Locate each line in the records below that contains the word "right", and copy every such line.

▶ [Records to use]
- - - - - - -

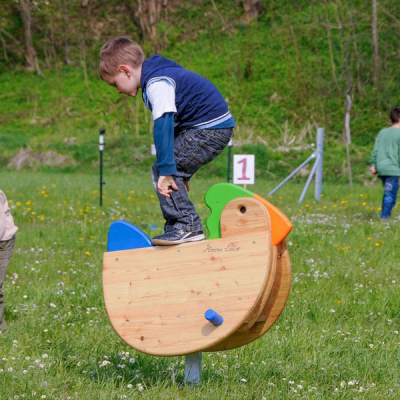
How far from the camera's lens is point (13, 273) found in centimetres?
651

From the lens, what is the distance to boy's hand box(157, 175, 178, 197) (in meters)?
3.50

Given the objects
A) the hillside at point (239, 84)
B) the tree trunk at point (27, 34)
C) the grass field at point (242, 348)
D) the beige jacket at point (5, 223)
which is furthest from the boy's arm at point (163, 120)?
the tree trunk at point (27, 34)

- - - - - - -

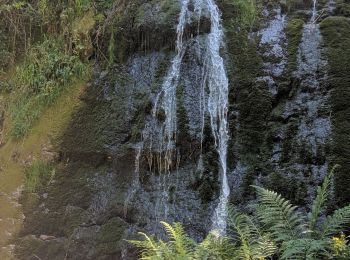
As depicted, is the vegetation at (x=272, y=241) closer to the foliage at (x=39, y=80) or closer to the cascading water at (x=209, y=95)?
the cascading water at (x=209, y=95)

- - - - - - -

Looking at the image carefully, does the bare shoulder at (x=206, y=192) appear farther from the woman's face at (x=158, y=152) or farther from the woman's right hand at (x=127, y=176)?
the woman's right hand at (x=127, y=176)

- - - - - - -

▶ [Expected answer]
Looking at the image carefully, does the bare shoulder at (x=206, y=192) appear farther from the woman's face at (x=158, y=152) or farther from the woman's right hand at (x=127, y=176)?
the woman's right hand at (x=127, y=176)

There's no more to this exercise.